[Start of Data section]

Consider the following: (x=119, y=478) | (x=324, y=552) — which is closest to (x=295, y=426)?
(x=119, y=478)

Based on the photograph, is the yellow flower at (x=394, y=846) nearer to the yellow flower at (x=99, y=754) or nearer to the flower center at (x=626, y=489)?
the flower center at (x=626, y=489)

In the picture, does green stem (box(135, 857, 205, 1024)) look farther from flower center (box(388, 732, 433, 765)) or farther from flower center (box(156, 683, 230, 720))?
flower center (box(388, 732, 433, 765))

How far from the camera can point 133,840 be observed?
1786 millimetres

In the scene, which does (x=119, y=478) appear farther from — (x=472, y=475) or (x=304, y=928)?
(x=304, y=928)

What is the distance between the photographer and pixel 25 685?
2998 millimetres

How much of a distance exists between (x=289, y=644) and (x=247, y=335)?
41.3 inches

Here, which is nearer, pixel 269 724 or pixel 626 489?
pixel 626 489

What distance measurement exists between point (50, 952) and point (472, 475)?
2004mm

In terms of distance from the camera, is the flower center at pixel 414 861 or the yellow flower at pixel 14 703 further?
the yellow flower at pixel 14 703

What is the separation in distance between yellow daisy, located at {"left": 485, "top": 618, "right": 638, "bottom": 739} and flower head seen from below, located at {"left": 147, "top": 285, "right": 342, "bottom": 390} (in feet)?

[End of Data section]

What is needed: Please arrange the stretch of data from the line containing "In terms of" through the end of the data as a Markdown table with the columns Row and Line, skipping blank lines.

Written answer:
| Row | Line |
|---|---|
| 1 | In terms of distance from the camera, is the flower center at pixel 414 861 or the yellow flower at pixel 14 703 further? |
| 2 | the yellow flower at pixel 14 703 |
| 3 | What is the separation in distance between yellow daisy, located at {"left": 485, "top": 618, "right": 638, "bottom": 739} and flower head seen from below, located at {"left": 147, "top": 285, "right": 342, "bottom": 390} (in feet)? |